[Stored data]
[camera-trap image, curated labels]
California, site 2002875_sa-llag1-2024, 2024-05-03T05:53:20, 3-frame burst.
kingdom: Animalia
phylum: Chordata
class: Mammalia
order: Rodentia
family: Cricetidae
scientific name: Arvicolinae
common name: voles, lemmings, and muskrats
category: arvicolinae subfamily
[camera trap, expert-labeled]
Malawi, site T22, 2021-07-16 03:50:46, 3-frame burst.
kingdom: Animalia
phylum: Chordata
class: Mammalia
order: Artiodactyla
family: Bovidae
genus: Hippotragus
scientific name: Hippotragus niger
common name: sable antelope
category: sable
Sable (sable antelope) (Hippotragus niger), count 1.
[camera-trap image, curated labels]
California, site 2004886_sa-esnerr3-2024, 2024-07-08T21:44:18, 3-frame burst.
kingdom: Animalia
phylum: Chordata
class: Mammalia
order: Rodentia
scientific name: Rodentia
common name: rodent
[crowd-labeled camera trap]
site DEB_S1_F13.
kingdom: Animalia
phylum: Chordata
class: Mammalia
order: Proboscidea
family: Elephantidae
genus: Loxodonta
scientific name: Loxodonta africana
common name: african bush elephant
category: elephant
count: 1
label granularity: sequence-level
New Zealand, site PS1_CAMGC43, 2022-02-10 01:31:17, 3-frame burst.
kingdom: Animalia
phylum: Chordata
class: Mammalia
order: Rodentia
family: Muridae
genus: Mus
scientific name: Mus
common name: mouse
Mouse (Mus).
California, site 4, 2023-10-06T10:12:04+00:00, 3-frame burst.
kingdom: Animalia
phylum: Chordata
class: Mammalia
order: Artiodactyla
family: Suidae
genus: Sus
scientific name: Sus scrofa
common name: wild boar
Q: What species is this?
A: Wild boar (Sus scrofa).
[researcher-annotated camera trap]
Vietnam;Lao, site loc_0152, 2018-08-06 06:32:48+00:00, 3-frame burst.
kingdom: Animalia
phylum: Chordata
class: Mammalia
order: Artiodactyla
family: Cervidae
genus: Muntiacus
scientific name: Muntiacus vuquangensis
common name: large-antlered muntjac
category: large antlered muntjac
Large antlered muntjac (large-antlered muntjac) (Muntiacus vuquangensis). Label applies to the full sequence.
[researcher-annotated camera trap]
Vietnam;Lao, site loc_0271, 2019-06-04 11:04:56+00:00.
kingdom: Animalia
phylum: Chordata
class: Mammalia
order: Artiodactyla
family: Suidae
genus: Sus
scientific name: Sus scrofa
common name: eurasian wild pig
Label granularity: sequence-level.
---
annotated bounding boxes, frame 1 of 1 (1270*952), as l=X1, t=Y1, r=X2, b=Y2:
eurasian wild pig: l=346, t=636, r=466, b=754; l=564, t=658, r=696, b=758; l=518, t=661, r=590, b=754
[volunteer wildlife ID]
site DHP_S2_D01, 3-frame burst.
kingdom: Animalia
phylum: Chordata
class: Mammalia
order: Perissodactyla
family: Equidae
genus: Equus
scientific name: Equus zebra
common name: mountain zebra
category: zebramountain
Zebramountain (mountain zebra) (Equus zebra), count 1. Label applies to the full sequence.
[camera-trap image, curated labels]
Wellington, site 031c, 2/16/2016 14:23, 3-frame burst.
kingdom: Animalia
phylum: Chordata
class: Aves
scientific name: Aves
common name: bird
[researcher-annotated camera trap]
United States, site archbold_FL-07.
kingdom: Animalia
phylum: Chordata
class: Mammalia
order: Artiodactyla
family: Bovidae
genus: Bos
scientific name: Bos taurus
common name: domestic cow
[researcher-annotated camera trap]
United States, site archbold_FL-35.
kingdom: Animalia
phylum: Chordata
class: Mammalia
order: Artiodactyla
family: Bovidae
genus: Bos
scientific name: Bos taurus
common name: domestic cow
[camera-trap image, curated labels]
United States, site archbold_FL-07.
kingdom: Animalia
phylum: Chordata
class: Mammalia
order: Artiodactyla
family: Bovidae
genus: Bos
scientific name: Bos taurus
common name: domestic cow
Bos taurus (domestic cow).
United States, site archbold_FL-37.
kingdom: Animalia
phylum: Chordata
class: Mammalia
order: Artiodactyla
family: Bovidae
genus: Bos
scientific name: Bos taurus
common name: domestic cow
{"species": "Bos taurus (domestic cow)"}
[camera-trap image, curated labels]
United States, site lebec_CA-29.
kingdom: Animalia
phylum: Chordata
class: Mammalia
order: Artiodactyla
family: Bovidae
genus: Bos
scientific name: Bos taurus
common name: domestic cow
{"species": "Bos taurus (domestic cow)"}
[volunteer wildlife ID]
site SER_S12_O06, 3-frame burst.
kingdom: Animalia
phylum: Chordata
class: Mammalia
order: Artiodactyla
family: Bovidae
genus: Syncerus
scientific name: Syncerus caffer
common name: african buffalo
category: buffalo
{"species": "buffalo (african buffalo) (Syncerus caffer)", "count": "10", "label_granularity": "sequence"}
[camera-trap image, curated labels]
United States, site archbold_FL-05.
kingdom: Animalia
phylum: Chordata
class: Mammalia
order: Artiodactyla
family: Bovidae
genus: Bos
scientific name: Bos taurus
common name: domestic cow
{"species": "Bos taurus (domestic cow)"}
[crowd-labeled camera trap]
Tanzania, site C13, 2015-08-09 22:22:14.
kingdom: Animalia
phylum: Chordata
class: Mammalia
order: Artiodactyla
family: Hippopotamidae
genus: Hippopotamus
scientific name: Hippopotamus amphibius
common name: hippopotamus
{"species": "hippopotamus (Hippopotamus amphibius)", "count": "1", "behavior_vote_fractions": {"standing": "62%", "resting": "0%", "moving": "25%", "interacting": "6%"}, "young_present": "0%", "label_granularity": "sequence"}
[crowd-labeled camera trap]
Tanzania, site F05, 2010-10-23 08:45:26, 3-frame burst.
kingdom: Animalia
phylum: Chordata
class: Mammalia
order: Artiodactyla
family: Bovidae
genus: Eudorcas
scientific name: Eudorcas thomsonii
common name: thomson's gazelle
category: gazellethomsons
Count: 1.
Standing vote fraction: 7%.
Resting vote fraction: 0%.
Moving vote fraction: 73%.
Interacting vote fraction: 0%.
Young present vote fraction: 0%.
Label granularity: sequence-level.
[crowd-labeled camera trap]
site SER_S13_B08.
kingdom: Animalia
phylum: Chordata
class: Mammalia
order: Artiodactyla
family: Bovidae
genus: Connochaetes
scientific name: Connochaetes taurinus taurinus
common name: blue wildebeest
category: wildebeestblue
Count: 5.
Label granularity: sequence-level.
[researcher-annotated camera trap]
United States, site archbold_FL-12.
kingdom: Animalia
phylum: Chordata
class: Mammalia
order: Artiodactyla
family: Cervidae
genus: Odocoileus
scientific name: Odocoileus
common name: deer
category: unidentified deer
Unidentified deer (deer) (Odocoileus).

TASK ITEM: Go through the records and copy each line with "caffer" in it.

SOLUTION TO THIS PROBLEM:
scientific name: Syncerus caffer
{"species": "buffalo (african buffalo) (Syncerus caffer)", "count": "10", "label_granularity": "sequence"}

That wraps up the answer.